A field or keyword index would work. Or you can make a very small change to splitter.c to stop it from ignoring numbers.
Which is something I'd like to see as a standard feature of Catalog, actually. I can't think of any instances of using a text index where I did *not* want words with numbers indexed, and have a number of instances where I *do* want words with numbers indexed. Actually, the same applies to pure numbers, as well.
Hmm. this seems like there ought to be a checkbox next to the 'Add Index' form field labeled 'index numbers?'. Or maybe a 'Text and Numbers' index as an additional index type. What change needs to be made to splitter.c? Do I have to recompile Zope afterwards, or will a restart do it? Michael Bernstein.
Chris Withers [chrisw@nipltd.com] wrote:
"Michael R. Bernstein" wrote:
Hmm. this seems like there ought to be a checkbox next to the 'Add Index' form field labeled 'index numbers?'. Or maybe a 'Text and Numbers' index as an additional index type.
I like these ideas :-)
One of the ideas that has been tossed around for almost a year (and Jim and I both liked last we discussed it) was "drop-in" indexes.
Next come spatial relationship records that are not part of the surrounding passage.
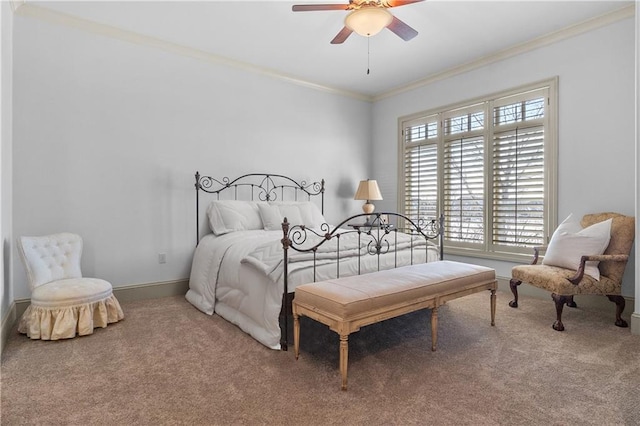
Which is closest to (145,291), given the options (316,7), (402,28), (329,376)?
(329,376)

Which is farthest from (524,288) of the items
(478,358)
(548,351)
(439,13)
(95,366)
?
(95,366)

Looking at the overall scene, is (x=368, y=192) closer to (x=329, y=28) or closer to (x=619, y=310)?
(x=329, y=28)

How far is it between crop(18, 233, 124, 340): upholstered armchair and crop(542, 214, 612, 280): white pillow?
398 centimetres

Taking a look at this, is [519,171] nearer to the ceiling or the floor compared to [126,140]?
nearer to the floor

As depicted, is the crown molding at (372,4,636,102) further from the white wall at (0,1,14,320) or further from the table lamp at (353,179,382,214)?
the white wall at (0,1,14,320)

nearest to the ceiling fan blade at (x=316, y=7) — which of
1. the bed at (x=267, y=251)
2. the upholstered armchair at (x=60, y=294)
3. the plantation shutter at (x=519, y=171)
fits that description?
the bed at (x=267, y=251)

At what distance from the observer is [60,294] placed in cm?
274

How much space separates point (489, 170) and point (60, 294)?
4.49 m

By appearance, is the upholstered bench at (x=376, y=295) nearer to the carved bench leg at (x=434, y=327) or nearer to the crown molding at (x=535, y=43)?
the carved bench leg at (x=434, y=327)

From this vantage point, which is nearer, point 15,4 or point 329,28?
point 15,4

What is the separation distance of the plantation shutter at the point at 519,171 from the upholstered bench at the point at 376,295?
1551 mm

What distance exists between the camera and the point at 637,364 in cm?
232

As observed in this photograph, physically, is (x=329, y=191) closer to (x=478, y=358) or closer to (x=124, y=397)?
(x=478, y=358)

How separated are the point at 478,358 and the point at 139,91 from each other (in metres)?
4.01
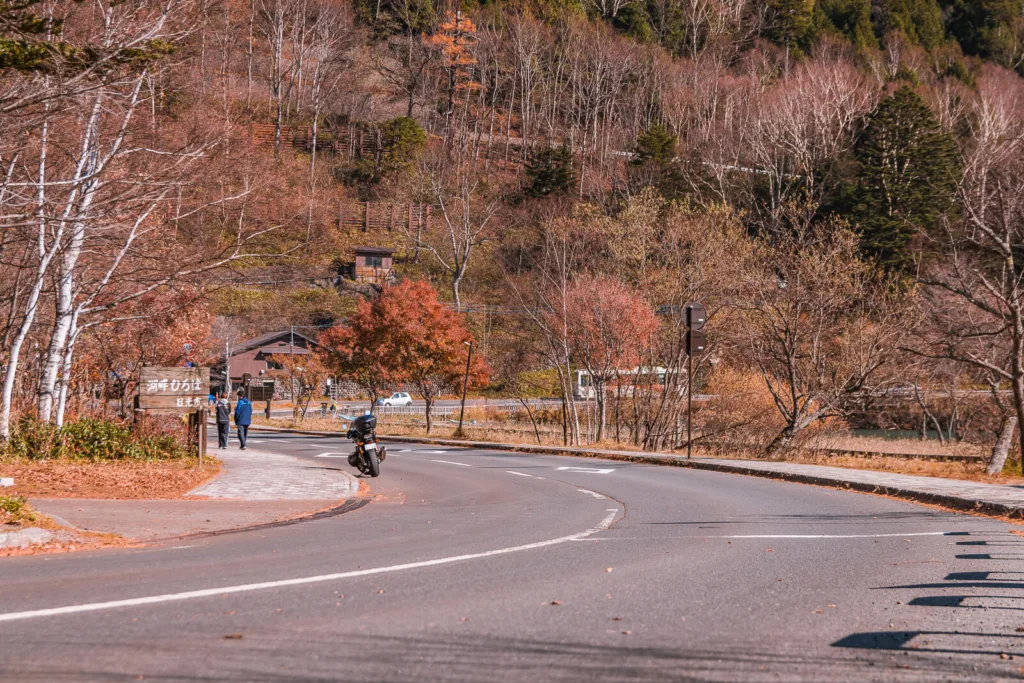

These would be individually managed, and you would be able to control the splitter more (which is what you're reffering to in this case. In addition, you might even have more detailed control over the searching behaviours... SMOC :-) Chris -- | Christopher Petrilli | petrilli@amber.org
Christopher Petrilli wrote:
SMOC :-)
You're in the South Michigan Orienteering Club? http://www.angelfire.com/mi/SMOC/ You think we should implement indexes using the Shell Multivariable Optimising Controller? http://www.yokogawa.com.sg/Public/Solution/SMOC.asp Or some Simulation Middleware Object Classes? http://www.ntsc.navy.mil/Programs/Tech/ModSim/SMOC/smoc.htm?men=PGD Otherwise, I'm stumped :-) -- Steve Alexander Software Engineer Cat-Box limited
Steve Alexander [steve@cat-box.net] wrote:
Christopher Petrilli wrote:
SMOC :-)
You're in the South Michigan Orienteering Club? http://www.angelfire.com/mi/SMOC/
Oh sorry, old reference... SMOC = Simple Matter of Code :) Chris -- | Christopher Petrilli | petrilli@amber.org
On Sat, 24 Feb 2001 21:44:36 -0500, Christopher Petrilli <petrilli@amber.org> wrote:
Chris Withers [chrisw@nipltd.com] wrote:
"Michael R. Bernstein" wrote:
Hmm. this seems like there ought to be a checkbox next to the 'Add Index' form field labeled 'index numbers?'. Or maybe a 'Text and Numbers' index as an additional index type.
I like these ideas :-)
One of the ideas that has been tossed around for almost a year (and Jim and I both liked last we discussed it) was "drop-in" indexes. These would be individually managed, and you would be able to control the splitter more (which is what you're reffering to in this case. In addition, you might even have more detailed control over the searching behaviours...
SMOC :-)
If you are interested in a short-term hack, it is possible implement your own type of index and add it to an existing catalog, without having to modify any of the ZCatalog product. Ive used that to implement a variant of KeywordIndex that uses a get_keyword method (rather than getattr) Toby Dickenson tdickenson@geminidataloggers.com
Toby Dickenson wrote:
If you are interested in a short-term hack, it is possible implement your own type of index and add it to an existing catalog, without having to modify any of the ZCatalog product.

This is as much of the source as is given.